Nevertheless, Rob Theakston of AllMusic was mixed in his review, stating that "Emotive falls flat and fails to raise the bar set so high by the quality of their previous two releases." He also criticized the style of the album and wrote: "A Perfect Circle work their way through 12 songs that would almost be unrecognizable in their current arrangement if one weren't familiar with the original versions of each song."

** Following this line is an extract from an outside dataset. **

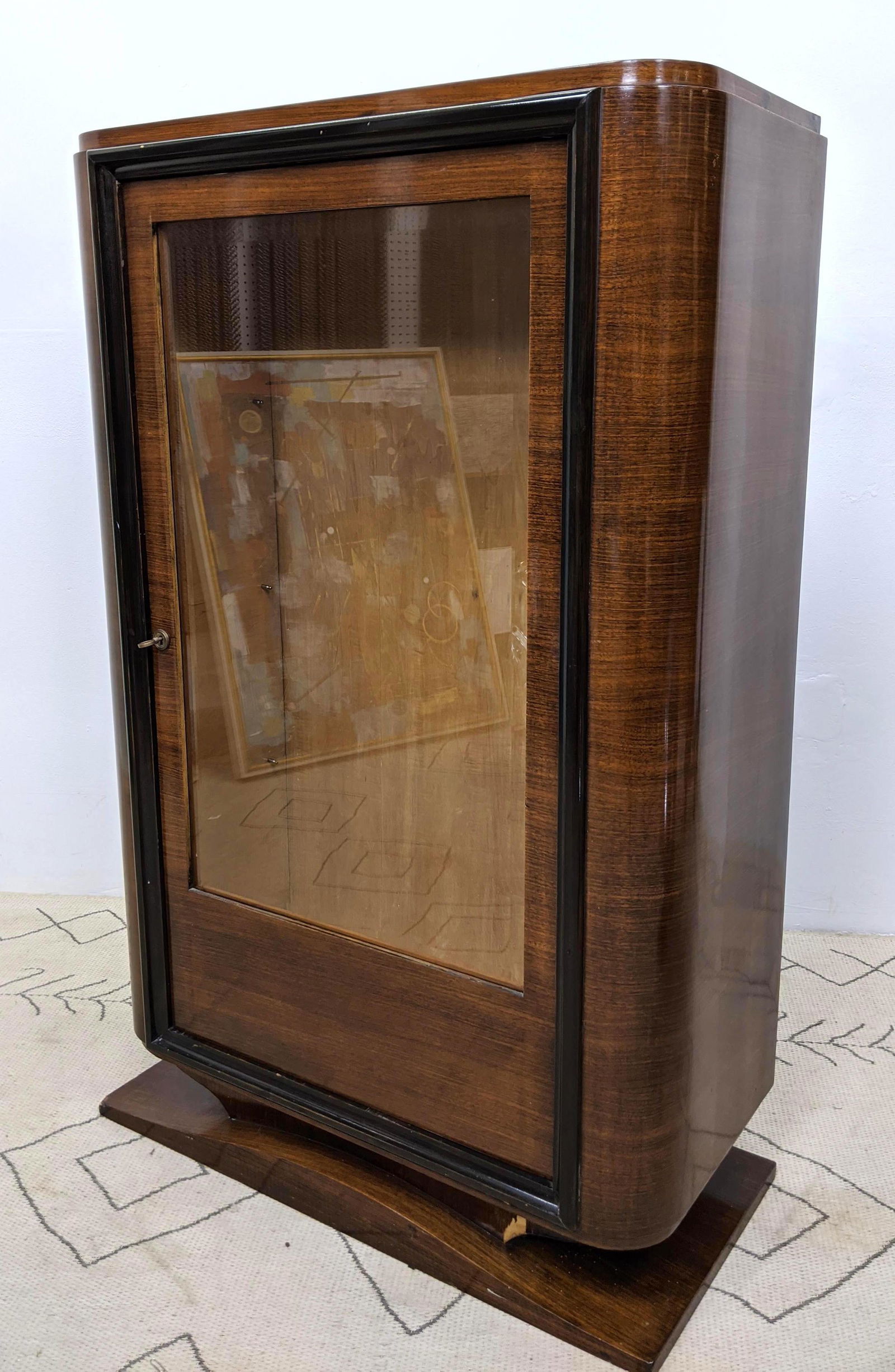 Art Deco Display Curio China Cabinet. 1 door with glass (1 of 17)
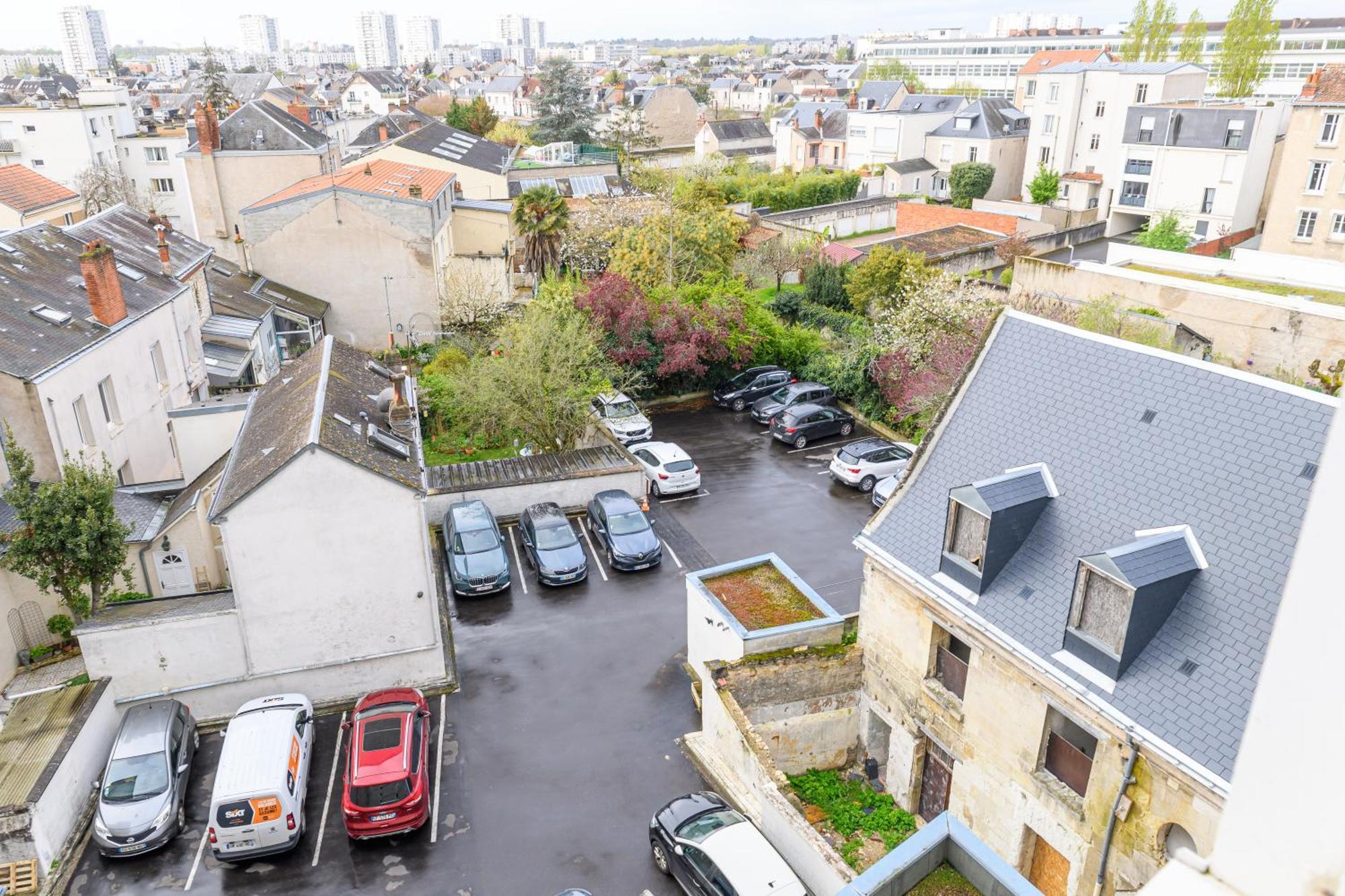 Ibis Styles Centre 3* Tours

===Commercial performance===
The album's sales were similar to its reception – positive, but less so than prior albums. The position debuted at number 2 on the US Billboard 200 chart, selling 142,000 copies in its first week – matching Thirteenth Step's peak chart placement, but selling almost 90,000 copies less. It was certified Gold by the RIAA on December 9, 2004, indicating half of a million units sold.

==Track listing==

| No. | Title | Writer(s) | Length |
|---|---|---|---|
| 1. | "Annihilation" (Crucifix cover) | Matthew Borruso; Christopher Douglas; Sothira Pheng; | 2:13 |
| 2. | "Imagine" (John Lennon cover) | Lennon | 4:48 |
| 3. | "Peace, Love, and Understanding" (Brinsley Schwarz cover) | Nick Lowe | 5:03 |
| 4. | "What's Going On" (Marvin Gaye cover) | Gaye; Renaldo Benson; Al Cleveland; | 4:53 |
| 5. | "Passive" | Danny Lohner; Maynard James Keenan; Trent Reznor; Billy Howerdel; | 4:09 |
| 6. | "Gimmie Gimmie Gimmie" (Black Flag cover) | Greg Ginn | 2:18 |
| 7. | "People Are People" (Depeche Mode cover) | Martin Gore | 3:43 |
| 8. | "Freedom of Choice" (Devo cover) | Gerald Casale; Mark Mothersbaugh; | 2:59 |
| 9. | "Let's Have a War" (Fear cover) | Philo Cramer; Lee Ving; | 3:28 |
| 10. | "Counting Bodies Like Sheep to the Rhythm of the War Drums" | Howerdel; Keenan; | 5:36 |
| 11. | "When the Levee Breaks" (Memphis Minnie & Kansas Joe McCoy cover) | arranged by Howerdel/Keenan | 5:55 |
| 12. | "Fiddle and the Drum" (Joni Mitchell cover) | Mitchell | 3:06 |
| Total length: |  |  | 48:13 |

==Personnel==

A Perfect Circle
- Maynard James Keenan – lead vocals (1, 2, 4–6, 9–12), backing vocals (7, 8), piano (2), arranger, production (exec.), rearrangement (1, 2, 6, 9–12)
- Billy Howerdel – guitar (1–6, 8, 11), bass (2, 4, 8, 11), piano (1), harmonium (6), keyboards (1, 7), programming (1, 3, 7), backing vocals (2, 5, 10), lead vocals (3, 4, 7, 8), production, engineering, mixing (5, 7, 12), rearrangement (1, 3, 7, 8, 11)
- Danny Lohner – bass (5, 6, 9), guitar (5, 9), arranger; keyboards and programming (1), backing vocals (6, 7, 10), co-producer (2, 5, 6, 9, 10), engineer (10), mixing (10) rearrangement (4, 10), instrumentation (10)
- Josh Freese – drums (2–9, 11)
- Paz Lenchantin – piano (2, 5, 11), strings (2, 3)
- James Iha – guitar, keyboards and programming (7)
- Jeordie White – bass (7)

Additional musicians
- Charles Clouser – programming (3, 4)
- Josh Eustis – drums (10), engineering (10), Rhodes piano (10), mixing (10)
- Jason Freese – baritone and tenor saxophone (10)

Production
- Critter – additional engineering
- Steve Duda – digital engineering
- Steven R. Gilmore – design, photography, sleeve art, poster design
- John Giustina – photography
- David Mattix – assistant engineering
- Matt Mitchell – digital engineering
- Andy Wallace – mixing (1–6, 8, 9, 11)

==Charts==
===Album===

| Chart (2004) | Peak position |
|---|---|
| Australian Albums (ARIA) | 8 |
| Austrian Albums (Ö3 Austria) | 61 |
| Belgian Albums (Ultratop Flanders) | 97 |
| Canadian Albums (Billboard) | 5 |
| Dutch Albums (Album Top 100) | 46 |
| French Albums (SNEP) | 61 |
| German Albums (Offizielle Top 100) | 33 |
| Italian Albums (FIMI) | 31 |
| New Zealand Albums (RMNZ) | 2 |
| Norwegian Albums (VG-lista) | 18 |
| Scottish Albums (Official Charts) | 68 |
| Swiss Albums (Schweizer Hitparade) | 62 |
| UK Albums (Official Charts) | 80 |
| US Billboard 200 | 2 |

===Singles===

Year: Single; Chart; Position
2004: "Imagine"; Mainstream Rock Tracks; 26
Modern Rock Tracks: 26
"Passive": Mainstream Rock Tracks; 14
Modern Rock Tracks: 14

==Certifications==

| Region | Certification | Certified units/sales |
| Canada (Music Canada) | Gold | 50,000^{^} |
| United States (RIAA) | Gold | 500,000^{^} |
^{^} Shipments figures based on certification alone.